[Task objective] Output the records. Match them exactly.

[Stored data]
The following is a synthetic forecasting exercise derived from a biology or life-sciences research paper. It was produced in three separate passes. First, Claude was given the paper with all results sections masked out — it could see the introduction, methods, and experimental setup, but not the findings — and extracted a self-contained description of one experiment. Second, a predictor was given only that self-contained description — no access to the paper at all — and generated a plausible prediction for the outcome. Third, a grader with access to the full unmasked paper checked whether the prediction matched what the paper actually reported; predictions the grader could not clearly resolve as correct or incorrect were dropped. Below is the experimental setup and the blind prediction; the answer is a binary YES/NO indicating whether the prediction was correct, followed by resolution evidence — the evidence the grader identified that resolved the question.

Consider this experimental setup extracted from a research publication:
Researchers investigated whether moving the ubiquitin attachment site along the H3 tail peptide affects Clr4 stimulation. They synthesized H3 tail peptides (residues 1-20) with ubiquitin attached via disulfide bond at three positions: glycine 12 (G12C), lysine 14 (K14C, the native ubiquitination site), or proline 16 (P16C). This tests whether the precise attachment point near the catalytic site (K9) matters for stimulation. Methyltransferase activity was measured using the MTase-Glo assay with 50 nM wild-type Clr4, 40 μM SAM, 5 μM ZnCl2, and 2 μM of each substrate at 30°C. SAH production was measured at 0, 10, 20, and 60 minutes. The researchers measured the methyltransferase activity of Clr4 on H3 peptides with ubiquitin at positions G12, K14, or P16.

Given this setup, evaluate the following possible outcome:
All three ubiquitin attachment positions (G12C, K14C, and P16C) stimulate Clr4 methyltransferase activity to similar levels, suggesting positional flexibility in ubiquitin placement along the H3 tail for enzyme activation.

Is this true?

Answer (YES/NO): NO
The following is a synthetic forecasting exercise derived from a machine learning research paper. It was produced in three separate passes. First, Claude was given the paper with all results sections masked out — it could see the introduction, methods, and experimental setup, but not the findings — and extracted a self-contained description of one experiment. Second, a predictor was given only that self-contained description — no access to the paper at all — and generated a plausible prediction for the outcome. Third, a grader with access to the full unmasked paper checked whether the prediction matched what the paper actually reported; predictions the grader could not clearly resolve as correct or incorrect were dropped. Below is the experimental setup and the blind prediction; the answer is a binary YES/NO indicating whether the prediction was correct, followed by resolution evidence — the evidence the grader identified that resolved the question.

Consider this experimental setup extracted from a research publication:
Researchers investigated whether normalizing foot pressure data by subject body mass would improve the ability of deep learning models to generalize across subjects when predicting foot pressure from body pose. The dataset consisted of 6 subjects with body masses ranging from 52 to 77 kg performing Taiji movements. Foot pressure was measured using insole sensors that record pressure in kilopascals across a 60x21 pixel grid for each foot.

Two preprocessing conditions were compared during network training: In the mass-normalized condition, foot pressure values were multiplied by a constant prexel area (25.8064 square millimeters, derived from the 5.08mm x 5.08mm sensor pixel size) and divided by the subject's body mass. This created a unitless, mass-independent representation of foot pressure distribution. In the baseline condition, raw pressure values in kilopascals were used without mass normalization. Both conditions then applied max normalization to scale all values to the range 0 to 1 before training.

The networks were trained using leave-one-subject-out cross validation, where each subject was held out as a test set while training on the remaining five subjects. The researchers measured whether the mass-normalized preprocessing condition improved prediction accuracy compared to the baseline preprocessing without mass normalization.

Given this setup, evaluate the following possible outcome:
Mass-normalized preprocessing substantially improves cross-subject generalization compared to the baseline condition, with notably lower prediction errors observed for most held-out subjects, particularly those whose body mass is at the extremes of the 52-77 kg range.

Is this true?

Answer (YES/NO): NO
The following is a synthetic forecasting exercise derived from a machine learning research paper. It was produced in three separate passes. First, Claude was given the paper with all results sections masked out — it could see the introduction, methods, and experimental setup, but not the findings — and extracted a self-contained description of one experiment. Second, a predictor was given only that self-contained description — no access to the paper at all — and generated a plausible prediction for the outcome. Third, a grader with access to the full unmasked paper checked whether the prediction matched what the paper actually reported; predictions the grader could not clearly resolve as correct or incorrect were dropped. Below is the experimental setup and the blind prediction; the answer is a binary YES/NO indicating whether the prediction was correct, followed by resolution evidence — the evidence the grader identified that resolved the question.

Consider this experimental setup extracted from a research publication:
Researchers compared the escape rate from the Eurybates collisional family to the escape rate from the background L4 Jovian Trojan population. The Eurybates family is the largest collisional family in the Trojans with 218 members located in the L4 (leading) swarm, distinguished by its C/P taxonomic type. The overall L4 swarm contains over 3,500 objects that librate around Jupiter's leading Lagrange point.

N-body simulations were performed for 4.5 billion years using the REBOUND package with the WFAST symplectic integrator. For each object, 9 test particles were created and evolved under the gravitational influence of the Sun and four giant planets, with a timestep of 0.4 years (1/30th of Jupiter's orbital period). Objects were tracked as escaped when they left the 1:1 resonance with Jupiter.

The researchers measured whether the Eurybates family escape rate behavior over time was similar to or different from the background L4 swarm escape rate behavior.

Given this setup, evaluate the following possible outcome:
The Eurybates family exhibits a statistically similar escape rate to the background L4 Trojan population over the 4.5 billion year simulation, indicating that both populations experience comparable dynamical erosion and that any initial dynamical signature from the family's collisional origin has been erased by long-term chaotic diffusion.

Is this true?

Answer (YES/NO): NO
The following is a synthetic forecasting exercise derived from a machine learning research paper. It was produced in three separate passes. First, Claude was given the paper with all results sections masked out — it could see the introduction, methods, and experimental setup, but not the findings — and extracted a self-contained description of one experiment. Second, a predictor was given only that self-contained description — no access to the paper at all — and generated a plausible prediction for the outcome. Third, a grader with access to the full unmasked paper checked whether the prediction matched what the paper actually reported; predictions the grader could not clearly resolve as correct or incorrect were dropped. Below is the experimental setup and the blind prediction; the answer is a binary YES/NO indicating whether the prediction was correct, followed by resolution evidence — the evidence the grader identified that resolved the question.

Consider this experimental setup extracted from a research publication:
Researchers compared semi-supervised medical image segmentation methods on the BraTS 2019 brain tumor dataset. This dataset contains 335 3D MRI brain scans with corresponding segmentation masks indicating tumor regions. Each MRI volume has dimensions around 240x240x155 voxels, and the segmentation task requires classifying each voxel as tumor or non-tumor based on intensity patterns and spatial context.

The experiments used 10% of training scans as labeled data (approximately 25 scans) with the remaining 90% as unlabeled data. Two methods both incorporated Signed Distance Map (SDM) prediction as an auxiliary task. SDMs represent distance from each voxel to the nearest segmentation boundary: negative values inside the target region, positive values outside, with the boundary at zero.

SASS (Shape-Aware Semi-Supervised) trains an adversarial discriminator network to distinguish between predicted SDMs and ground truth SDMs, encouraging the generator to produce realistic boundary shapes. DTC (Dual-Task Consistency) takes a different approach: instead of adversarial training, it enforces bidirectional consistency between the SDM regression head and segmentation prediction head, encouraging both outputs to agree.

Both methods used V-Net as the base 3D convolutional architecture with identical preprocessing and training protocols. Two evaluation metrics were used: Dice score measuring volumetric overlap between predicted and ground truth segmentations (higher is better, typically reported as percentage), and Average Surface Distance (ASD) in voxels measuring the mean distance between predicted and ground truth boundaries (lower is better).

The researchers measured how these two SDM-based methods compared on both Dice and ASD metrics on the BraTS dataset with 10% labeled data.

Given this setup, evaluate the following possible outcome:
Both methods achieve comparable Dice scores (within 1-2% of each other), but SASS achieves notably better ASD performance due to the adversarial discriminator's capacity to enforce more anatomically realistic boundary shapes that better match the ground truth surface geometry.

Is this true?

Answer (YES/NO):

[Answer box]
The following is a synthetic forecasting exercise derived from a biology or life-sciences research paper. It was produced in three separate passes. First, Claude was given the paper with all results sections masked out — it could see the introduction, methods, and experimental setup, but not the findings — and extracted a self-contained description of one experiment. Second, a predictor was given only that self-contained description — no access to the paper at all — and generated a plausible prediction for the outcome. Third, a grader with access to the full unmasked paper checked whether the prediction matched what the paper actually reported; predictions the grader could not clearly resolve as correct or incorrect were dropped. Below is the experimental setup and the blind prediction; the answer is a binary YES/NO indicating whether the prediction was correct, followed by resolution evidence — the evidence the grader identified that resolved the question.

Consider this experimental setup extracted from a research publication:
Researchers investigated whether moving the ubiquitin attachment site along the H3 tail peptide affects Clr4 stimulation. They synthesized H3 tail peptides (residues 1-20) with ubiquitin attached via disulfide bond at three positions: glycine 12 (G12C), lysine 14 (K14C, the native ubiquitination site), or proline 16 (P16C). This tests whether the precise attachment point near the catalytic site (K9) matters for stimulation. Methyltransferase activity was measured using the MTase-Glo assay with 50 nM wild-type Clr4, 40 μM SAM, 5 μM ZnCl2, and 2 μM of each substrate at 30°C. SAH production was measured at 0, 10, 20, and 60 minutes. The researchers measured the methyltransferase activity of Clr4 on H3 peptides with ubiquitin at positions G12, K14, or P16.

Given this setup, evaluate the following possible outcome:
All three ubiquitin attachment positions (G12C, K14C, and P16C) stimulate Clr4 methyltransferase activity to similar levels, suggesting positional flexibility in ubiquitin placement along the H3 tail for enzyme activation.

Is this true?

Answer (YES/NO): NO
The following is a synthetic forecasting exercise derived from a machine learning research paper. It was produced in three separate passes. First, Claude was given the paper with all results sections masked out — it could see the introduction, methods, and experimental setup, but not the findings — and extracted a self-contained description of one experiment. Second, a predictor was given only that self-contained description — no access to the paper at all — and generated a plausible prediction for the outcome. Third, a grader with access to the full unmasked paper checked whether the prediction matched what the paper actually reported; predictions the grader could not clearly resolve as correct or incorrect were dropped. Below is the experimental setup and the blind prediction; the answer is a binary YES/NO indicating whether the prediction was correct, followed by resolution evidence — the evidence the grader identified that resolved the question.

Consider this experimental setup extracted from a research publication:
Researchers investigated whether normalizing foot pressure data by subject body mass would improve the ability of deep learning models to generalize across subjects when predicting foot pressure from body pose. The dataset consisted of 6 subjects with body masses ranging from 52 to 77 kg performing Taiji movements. Foot pressure was measured using insole sensors that record pressure in kilopascals across a 60x21 pixel grid for each foot.

Two preprocessing conditions were compared during network training: In the mass-normalized condition, foot pressure values were multiplied by a constant prexel area (25.8064 square millimeters, derived from the 5.08mm x 5.08mm sensor pixel size) and divided by the subject's body mass. This created a unitless, mass-independent representation of foot pressure distribution. In the baseline condition, raw pressure values in kilopascals were used without mass normalization. Both conditions then applied max normalization to scale all values to the range 0 to 1 before training.

The networks were trained using leave-one-subject-out cross validation, where each subject was held out as a test set while training on the remaining five subjects. The researchers measured whether the mass-normalized preprocessing condition improved prediction accuracy compared to the baseline preprocessing without mass normalization.

Given this setup, evaluate the following possible outcome:
Mass-normalized preprocessing substantially improves cross-subject generalization compared to the baseline condition, with notably lower prediction errors observed for most held-out subjects, particularly those whose body mass is at the extremes of the 52-77 kg range.

Is this true?

Answer (YES/NO): NO
The following is a synthetic forecasting exercise derived from a machine learning research paper. It was produced in three separate passes. First, Claude was given the paper with all results sections masked out — it could see the introduction, methods, and experimental setup, but not the findings — and extracted a self-contained description of one experiment. Second, a predictor was given only that self-contained description — no access to the paper at all — and generated a plausible prediction for the outcome. Third, a grader with access to the full unmasked paper checked whether the prediction matched what the paper actually reported; predictions the grader could not clearly resolve as correct or incorrect were dropped. Below is the experimental setup and the blind prediction; the answer is a binary YES/NO indicating whether the prediction was correct, followed by resolution evidence — the evidence the grader identified that resolved the question.

Consider this experimental setup extracted from a research publication:
Researchers compared the escape rate from the Eurybates collisional family to the escape rate from the background L4 Jovian Trojan population. The Eurybates family is the largest collisional family in the Trojans with 218 members located in the L4 (leading) swarm, distinguished by its C/P taxonomic type. The overall L4 swarm contains over 3,500 objects that librate around Jupiter's leading Lagrange point.

N-body simulations were performed for 4.5 billion years using the REBOUND package with the WFAST symplectic integrator. For each object, 9 test particles were created and evolved under the gravitational influence of the Sun and four giant planets, with a timestep of 0.4 years (1/30th of Jupiter's orbital period). Objects were tracked as escaped when they left the 1:1 resonance with Jupiter.

The researchers measured whether the Eurybates family escape rate behavior over time was similar to or different from the background L4 swarm escape rate behavior.

Given this setup, evaluate the following possible outcome:
The Eurybates family exhibits a statistically similar escape rate to the background L4 Trojan population over the 4.5 billion year simulation, indicating that both populations experience comparable dynamical erosion and that any initial dynamical signature from the family's collisional origin has been erased by long-term chaotic diffusion.

Is this true?

Answer (YES/NO): NO
The following is a synthetic forecasting exercise derived from a machine learning research paper. It was produced in three separate passes. First, Claude was given the paper with all results sections masked out — it could see the introduction, methods, and experimental setup, but not the findings — and extracted a self-contained description of one experiment. Second, a predictor was given only that self-contained description — no access to the paper at all — and generated a plausible prediction for the outcome. Third, a grader with access to the full unmasked paper checked whether the prediction matched what the paper actually reported; predictions the grader could not clearly resolve as correct or incorrect were dropped. Below is the experimental setup and the blind prediction; the answer is a binary YES/NO indicating whether the prediction was correct, followed by resolution evidence — the evidence the grader identified that resolved the question.

Consider this experimental setup extracted from a research publication:
Researchers compared semi-supervised medical image segmentation methods on the BraTS 2019 brain tumor dataset. This dataset contains 335 3D MRI brain scans with corresponding segmentation masks indicating tumor regions. Each MRI volume has dimensions around 240x240x155 voxels, and the segmentation task requires classifying each voxel as tumor or non-tumor based on intensity patterns and spatial context.

The experiments used 10% of training scans as labeled data (approximately 25 scans) with the remaining 90% as unlabeled data. Two methods both incorporated Signed Distance Map (SDM) prediction as an auxiliary task. SDMs represent distance from each voxel to the nearest segmentation boundary: negative values inside the target region, positive values outside, with the boundary at zero.

SASS (Shape-Aware Semi-Supervised) trains an adversarial discriminator network to distinguish between predicted SDMs and ground truth SDMs, encouraging the generator to produce realistic boundary shapes. DTC (Dual-Task Consistency) takes a different approach: instead of adversarial training, it enforces bidirectional consistency between the SDM regression head and segmentation prediction head, encouraging both outputs to agree.

Both methods used V-Net as the base 3D convolutional architecture with identical preprocessing and training protocols. Two evaluation metrics were used: Dice score measuring volumetric overlap between predicted and ground truth segmentations (higher is better, typically reported as percentage), and Average Surface Distance (ASD) in voxels measuring the mean distance between predicted and ground truth boundaries (lower is better).

The researchers measured how these two SDM-based methods compared on both Dice and ASD metrics on the BraTS dataset with 10% labeled data.

Given this setup, evaluate the following possible outcome:
Both methods achieve comparable Dice scores (within 1-2% of each other), but SASS achieves notably better ASD performance due to the adversarial discriminator's capacity to enforce more anatomically realistic boundary shapes that better match the ground truth surface geometry.

Is this true?

Answer (YES/NO):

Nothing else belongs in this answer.